Background: Speaking louder/more intensely represents a longstanding technique employed to manage voice and intelligibility changes in people with Parkinson's. This technique has been formalized into a treatment approach and marketed as the Lee Silverman Voice Treatment (LSVT) programme. Evidence for its efficacy has been published. Studies to date are dominated by research facility reports from the original LSVT group or closely associated groups. Evidence for the efficacy of LSVT in routine clinical settings is lacking. Methods & Procedures: We conducted an audit of outcomes for consecutive people with Parkinson's who were offered and completed LSVT in a routine hospital outpatient setting. In- and exclusion criteria, assessment and treatment protocols followed precisely the methods stipulated by LSVT Global.

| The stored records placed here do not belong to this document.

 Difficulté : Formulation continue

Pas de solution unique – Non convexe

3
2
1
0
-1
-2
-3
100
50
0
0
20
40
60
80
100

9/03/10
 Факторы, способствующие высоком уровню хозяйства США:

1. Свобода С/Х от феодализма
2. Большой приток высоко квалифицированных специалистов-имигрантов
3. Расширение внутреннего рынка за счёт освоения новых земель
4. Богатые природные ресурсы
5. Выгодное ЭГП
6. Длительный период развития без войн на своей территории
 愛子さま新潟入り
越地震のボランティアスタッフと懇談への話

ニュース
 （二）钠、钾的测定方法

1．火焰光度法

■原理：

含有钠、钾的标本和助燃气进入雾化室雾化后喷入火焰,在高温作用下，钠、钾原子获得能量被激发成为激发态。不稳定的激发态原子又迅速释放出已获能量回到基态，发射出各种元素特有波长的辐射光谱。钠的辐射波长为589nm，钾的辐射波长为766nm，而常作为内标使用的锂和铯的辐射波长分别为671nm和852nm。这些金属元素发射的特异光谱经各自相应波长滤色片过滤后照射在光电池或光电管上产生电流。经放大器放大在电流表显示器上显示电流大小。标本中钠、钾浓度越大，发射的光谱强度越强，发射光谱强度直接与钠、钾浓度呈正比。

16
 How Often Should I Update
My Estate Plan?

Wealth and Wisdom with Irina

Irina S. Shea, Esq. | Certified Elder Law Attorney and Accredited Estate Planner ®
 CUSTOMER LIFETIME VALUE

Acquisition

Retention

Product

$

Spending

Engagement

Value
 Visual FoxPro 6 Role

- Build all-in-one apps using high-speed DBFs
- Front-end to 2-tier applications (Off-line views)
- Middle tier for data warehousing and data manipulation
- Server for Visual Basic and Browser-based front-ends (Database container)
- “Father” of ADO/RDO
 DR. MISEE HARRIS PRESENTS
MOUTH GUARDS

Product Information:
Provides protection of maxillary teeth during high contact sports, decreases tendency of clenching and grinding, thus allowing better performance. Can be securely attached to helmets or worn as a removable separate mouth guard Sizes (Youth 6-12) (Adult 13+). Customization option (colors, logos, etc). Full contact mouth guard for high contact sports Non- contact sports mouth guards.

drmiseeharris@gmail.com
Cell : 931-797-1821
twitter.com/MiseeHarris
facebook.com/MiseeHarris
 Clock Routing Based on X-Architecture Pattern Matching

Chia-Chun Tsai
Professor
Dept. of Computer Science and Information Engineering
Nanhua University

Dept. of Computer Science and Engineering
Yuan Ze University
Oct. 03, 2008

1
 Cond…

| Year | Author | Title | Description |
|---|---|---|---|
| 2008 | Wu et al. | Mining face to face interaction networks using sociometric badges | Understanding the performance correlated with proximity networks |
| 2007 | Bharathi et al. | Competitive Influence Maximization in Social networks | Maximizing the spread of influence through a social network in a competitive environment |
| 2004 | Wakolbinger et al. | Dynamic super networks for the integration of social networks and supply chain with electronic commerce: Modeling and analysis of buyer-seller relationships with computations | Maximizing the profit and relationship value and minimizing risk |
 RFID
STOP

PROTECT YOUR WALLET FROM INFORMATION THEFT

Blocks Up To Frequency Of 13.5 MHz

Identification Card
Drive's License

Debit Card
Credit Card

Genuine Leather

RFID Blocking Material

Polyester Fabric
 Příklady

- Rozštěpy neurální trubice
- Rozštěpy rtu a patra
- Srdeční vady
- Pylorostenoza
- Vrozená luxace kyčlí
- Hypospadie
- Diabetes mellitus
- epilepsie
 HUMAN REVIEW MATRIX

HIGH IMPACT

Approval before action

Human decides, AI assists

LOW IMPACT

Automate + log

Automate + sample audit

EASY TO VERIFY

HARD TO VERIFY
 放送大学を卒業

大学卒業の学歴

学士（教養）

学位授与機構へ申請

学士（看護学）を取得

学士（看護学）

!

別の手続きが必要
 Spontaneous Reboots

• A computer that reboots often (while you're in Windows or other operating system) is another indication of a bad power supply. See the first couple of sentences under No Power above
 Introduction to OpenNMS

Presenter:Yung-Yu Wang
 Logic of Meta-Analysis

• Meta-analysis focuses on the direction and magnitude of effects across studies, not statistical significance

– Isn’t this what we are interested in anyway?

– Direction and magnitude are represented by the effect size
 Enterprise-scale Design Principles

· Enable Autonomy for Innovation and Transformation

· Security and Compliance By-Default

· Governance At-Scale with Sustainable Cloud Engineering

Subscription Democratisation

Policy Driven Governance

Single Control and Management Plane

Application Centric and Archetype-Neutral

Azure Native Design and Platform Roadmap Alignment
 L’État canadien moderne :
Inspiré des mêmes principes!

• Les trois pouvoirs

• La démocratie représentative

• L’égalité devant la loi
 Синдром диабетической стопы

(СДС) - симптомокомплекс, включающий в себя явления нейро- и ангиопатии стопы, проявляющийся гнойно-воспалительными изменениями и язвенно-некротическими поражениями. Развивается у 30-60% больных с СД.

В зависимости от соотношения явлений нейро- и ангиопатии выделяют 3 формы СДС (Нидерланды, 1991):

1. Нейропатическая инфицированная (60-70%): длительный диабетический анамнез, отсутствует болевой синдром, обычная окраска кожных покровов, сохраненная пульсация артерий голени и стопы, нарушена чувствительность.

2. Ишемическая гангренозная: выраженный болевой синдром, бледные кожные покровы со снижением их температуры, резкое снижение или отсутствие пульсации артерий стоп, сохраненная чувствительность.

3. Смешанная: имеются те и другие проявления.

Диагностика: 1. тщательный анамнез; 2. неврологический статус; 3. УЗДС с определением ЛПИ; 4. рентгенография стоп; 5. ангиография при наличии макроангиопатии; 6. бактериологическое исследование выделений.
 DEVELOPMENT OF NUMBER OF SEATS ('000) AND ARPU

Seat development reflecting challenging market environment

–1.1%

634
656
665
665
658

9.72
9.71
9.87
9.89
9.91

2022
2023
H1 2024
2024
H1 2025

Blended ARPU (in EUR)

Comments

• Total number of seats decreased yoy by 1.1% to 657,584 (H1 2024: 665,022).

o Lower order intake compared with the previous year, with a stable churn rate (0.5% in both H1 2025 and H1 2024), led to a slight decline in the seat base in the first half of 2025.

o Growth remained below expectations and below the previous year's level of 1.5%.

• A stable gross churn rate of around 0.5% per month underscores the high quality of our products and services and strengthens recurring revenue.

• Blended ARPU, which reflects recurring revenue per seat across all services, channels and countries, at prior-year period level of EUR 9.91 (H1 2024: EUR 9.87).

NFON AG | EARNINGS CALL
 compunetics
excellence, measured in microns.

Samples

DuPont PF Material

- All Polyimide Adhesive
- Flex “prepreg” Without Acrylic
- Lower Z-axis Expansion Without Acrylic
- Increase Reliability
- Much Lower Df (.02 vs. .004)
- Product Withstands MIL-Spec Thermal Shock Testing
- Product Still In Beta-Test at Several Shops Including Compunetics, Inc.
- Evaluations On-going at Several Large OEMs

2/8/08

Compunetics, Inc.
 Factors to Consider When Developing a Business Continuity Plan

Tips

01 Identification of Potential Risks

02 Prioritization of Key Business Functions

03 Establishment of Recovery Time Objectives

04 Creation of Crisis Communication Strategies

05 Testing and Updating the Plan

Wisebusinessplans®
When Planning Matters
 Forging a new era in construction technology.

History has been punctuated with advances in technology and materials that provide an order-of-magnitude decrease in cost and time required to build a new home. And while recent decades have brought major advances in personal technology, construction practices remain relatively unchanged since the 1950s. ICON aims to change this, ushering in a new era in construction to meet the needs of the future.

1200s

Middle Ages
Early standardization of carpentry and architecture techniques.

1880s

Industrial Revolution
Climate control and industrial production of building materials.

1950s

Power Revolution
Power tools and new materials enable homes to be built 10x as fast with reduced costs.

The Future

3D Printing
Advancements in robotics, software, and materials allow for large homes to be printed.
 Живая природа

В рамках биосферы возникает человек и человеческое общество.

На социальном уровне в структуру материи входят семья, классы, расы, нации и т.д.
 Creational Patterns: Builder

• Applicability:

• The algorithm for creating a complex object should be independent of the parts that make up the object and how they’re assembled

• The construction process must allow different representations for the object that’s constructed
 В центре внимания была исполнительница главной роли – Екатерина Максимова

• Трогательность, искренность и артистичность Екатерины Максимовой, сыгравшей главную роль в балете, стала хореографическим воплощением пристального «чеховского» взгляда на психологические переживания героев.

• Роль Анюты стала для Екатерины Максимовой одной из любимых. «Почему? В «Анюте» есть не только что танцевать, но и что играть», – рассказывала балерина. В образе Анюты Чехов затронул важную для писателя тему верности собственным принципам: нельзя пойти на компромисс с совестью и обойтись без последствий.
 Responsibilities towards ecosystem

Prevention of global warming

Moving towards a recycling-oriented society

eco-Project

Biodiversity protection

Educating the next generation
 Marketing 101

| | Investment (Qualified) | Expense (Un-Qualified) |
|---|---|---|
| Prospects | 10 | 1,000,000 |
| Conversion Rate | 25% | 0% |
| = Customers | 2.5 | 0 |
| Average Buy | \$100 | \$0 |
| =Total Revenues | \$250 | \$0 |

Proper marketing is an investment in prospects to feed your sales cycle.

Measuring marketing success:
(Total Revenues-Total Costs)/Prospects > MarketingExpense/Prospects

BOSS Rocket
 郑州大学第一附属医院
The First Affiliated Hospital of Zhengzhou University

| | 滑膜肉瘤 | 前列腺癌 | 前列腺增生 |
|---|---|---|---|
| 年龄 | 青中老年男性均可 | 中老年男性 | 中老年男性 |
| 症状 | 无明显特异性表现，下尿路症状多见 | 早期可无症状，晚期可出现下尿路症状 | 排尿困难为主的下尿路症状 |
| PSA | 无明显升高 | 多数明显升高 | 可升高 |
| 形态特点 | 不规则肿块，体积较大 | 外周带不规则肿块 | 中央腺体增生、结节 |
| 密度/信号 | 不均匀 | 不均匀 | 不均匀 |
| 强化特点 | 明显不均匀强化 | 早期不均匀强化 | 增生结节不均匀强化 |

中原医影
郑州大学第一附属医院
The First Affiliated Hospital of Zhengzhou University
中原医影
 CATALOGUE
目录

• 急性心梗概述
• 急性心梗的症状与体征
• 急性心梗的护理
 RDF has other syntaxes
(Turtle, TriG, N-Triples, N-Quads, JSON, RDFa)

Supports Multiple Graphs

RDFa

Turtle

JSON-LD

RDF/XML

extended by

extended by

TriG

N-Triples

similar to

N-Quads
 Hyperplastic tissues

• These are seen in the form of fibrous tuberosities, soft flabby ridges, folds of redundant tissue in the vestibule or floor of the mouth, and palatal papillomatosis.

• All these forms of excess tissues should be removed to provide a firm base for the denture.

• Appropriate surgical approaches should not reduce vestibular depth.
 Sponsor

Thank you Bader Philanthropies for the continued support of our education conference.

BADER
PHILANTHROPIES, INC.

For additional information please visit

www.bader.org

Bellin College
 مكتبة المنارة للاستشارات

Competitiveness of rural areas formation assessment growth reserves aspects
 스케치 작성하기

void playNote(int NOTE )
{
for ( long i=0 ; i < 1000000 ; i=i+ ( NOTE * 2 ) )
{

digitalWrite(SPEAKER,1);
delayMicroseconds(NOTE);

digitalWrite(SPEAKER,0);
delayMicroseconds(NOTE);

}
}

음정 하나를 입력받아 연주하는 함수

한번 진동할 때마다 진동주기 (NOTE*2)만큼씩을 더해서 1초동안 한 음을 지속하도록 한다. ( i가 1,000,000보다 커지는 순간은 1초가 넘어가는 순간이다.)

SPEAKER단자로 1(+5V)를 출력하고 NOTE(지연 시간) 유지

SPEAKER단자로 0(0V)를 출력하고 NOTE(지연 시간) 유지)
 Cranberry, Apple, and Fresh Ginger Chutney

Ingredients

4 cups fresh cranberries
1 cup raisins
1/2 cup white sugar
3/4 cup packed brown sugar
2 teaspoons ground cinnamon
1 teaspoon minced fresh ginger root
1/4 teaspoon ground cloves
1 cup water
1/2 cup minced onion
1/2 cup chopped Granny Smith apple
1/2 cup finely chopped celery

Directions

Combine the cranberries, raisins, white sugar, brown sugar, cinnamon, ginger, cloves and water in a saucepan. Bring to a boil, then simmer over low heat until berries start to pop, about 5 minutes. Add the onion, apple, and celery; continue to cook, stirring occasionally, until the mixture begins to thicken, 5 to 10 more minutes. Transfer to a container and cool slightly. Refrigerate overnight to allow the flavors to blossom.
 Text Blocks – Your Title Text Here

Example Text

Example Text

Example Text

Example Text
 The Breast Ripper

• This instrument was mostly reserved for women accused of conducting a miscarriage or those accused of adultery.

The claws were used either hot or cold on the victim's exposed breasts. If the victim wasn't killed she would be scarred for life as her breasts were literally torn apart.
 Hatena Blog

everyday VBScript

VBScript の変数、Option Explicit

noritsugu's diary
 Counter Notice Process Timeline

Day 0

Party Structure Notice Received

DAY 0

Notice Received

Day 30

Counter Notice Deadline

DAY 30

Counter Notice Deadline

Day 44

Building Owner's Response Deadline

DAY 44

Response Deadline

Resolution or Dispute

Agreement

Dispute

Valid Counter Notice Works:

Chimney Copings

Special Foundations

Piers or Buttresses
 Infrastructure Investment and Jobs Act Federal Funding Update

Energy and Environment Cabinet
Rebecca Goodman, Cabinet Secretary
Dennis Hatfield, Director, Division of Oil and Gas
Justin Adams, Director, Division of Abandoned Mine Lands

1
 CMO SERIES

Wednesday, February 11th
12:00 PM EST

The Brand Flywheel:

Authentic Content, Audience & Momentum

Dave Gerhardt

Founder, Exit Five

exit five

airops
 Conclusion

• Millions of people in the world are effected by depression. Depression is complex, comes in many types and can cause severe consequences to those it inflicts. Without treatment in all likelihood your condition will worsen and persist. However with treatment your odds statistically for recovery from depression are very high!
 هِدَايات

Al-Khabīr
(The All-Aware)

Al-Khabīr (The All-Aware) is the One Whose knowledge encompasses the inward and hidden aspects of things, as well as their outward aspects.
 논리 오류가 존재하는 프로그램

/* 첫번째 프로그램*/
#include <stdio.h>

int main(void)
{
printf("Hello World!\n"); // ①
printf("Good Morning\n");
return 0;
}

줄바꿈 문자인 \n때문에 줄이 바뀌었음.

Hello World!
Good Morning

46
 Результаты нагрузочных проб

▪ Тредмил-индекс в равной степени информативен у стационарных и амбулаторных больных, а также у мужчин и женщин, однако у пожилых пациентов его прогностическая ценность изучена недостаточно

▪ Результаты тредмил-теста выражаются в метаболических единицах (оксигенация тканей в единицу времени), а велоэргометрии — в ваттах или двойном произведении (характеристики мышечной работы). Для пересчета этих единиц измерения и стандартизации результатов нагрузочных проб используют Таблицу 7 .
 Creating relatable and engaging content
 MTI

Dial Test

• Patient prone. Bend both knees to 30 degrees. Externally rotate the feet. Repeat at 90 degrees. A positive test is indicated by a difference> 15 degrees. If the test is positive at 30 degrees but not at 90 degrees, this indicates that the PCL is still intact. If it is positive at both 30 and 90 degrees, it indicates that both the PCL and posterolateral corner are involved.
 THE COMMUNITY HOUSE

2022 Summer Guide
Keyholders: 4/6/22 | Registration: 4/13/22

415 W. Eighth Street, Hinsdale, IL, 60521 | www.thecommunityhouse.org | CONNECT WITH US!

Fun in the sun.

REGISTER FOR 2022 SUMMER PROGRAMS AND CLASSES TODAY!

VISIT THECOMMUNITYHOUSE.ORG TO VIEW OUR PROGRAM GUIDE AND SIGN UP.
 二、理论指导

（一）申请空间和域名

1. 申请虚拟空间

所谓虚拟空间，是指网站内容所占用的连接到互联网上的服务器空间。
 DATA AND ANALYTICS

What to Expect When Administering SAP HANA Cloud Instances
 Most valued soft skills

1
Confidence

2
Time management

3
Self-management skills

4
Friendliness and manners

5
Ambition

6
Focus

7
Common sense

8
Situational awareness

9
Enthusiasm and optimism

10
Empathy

Additionally, participants completed the Voice Handicap Index (VHI) and 23 carers completed a visual analogue scale (VAS) for items relating to functional outcomes. Outcomes & Results: Group data (n = 33) revealed statistically significant increases in all objective and subjective measures at the end of treatment, though outcomes on the different measures revealed variable individual responses. Mean intensity increases on prolonged vowel were 9.3 dB post-treatment. Significant gains of mean 7.5 and 6.8 dB were maintained at 12 (n = 25) and 24 months (n = 15) respectively for those available for follow-up. Significant intensity gains occurred for reading post-therapy (mean = 8.5 dB), but changes reverted to statistically non-significant at 12 and 24 months. Intensity increase (mean = 8.5 dB) was significant for monologues post-therapy, but not at 12 and 24 months. Median VHI improvement was statistically significant post-therapy and at 12 months, but not at 24 months. Carer VAS ratings all improved significantly post-therapy; at 12 months only perceived loudness, strain, mumbling and intelligibility remained statistically significantly above baseline. No significant gains persisted to 24 months. Conclusions & Implications: LSVT was successful for most individuals in this study. Not all patients attained significant changes by the end of treatment. Few patients who achieved significant gain at the end of treatment maintained this at 12 or 24 months. Implications for maintenance, interpretation of results in a degenerative condition and implications for further research are discussed.